CHP bu akış içinde bir metamorfoz geçirmeye devam ediyor. Bu Anadolu isyanı aşısı aşağıdan, küresel sosyal mücadele deneyimlerinin dersleri yukarıdan, eldeki insan malzemesiyle yoğruluyor. Bu değişime şans vermek gerekir, çünkü CHP bir varlık-yokluk meydan okumasıyla karşı karşıya. Nasıl ki diktatörlük, Nizamülmülk’ten bu yana biriktirdiği ezme-ezilme kültürünün hiçbir “kazanımını” ziyan etmeden saldırısını sürdürüyorsa, bu meydan okumaya muhatap olanlar da onu ancak tarihteki yerel ve evrensel bütün direniş ve isyan bilgisi ile kültürünü bir araya getirerek aşabilirler. Bunu onlar yapacak. Ancak kaybederlerse, herkes kaybedecek. O nedenle bu çatışmayı kenardan izlemek bizim harcımız olamaz.

Bugün, 12 Eylül 1980’den beri aralıksız süren darbeler altında çok güçlü siyasal yapılarla donanmış olmayabiliriz; ama bu isyan mirasından beslenen çok güçlü bir devrimci kültürümüz, güçlü sosyal mücadele ve dayanışma geleneklerimiz var. PKK’nin kendini feshi ve silahlı mücadeleyi geride bırakmasının, esasen Kürt halkının devrimci enerjisinin de serbestçe akışının önünü açmak gibi bir yan kazanımı oldu.

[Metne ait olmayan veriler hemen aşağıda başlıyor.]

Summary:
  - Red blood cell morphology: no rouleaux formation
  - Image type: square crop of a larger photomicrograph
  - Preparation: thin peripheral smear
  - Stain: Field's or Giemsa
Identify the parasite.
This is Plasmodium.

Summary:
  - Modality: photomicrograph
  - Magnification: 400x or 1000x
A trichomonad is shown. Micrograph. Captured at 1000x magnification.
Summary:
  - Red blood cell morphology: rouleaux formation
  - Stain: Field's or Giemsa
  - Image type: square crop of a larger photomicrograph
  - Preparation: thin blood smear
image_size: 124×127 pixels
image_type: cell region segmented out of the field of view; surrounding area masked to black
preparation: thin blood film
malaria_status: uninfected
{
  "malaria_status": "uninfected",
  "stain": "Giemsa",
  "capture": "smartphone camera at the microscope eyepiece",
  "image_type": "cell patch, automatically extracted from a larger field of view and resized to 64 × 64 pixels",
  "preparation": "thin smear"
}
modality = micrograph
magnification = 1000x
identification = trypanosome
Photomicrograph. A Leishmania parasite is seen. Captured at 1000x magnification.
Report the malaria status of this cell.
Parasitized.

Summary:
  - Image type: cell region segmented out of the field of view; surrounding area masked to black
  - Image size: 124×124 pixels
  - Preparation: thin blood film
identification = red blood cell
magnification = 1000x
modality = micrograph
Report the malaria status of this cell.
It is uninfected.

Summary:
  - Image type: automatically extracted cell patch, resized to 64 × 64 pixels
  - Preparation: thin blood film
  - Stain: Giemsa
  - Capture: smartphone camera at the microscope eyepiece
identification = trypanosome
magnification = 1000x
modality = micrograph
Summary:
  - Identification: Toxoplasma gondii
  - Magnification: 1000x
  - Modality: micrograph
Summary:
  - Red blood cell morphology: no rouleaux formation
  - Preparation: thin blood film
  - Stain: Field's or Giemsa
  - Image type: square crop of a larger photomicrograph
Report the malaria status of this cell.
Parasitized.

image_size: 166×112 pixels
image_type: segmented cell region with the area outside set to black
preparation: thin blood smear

‘SON ON YILIN MUHASEBESİNİ YAPMALIYIZ’

Doğrusu, son on yıldır Türkiye ve Kürdistan faşizme teslim olmadıysa, muhalefet devam edebildiyse, bunların tamamını Kürt halkının ve Türkiye’nin toplumsal ve demokratik muhalefet dinamiklerinin tarihsel görgü ve bilgileriyle, müttefiklerini arayıp bulmalarına ve ortak yürüyüşe imkân veren söylem ile davranışlarla geliştirdikleri mevzi savaşı taktiklerine borçluyuz.

Büyük bir güvenle söyleyebiliriz: “Çöktürme saldırısı”nın sivil ve sosyo politik ayağı, esasen halkların görgü ve bilgisi, öz deneyimi, ortak akıl ve sabırla sürdürdüğü politik ısrarla kaydırıldı. 

Her şeyden önce, bu on yılın bir muhasebesini yapmalıyız. Her kritik rejim saldırısı ve çökertme teşebbüsü anında, metropollerdeki Kürt ve Türk emekçilerinin izledikleri “esnek mukabele” taktiğinin çözümlemesinin hakkını vermeliyiz. Politik güçler arası anlaşmalar çok önemli olsa da toplulukların birbirleriyle ittifak ve dayanışmasının önünü açmalıyız. 

Halkların -diktatörlükle meydan muharebesine tutuşmasalar da- onun iğvasına hiçbir zaman kapılmayan kül yutmazlığından hissemizi almalıyız. 

Bugün en önemli mesele, çatışmasızlığın diktatörlüğün tırmanması için bir imkana dönüşmesinin önünü kapatmak ve “terörsüz bir devlet” için toplumsal ve demokratik muhalefet güçlerinin ittifakının önünü açmak.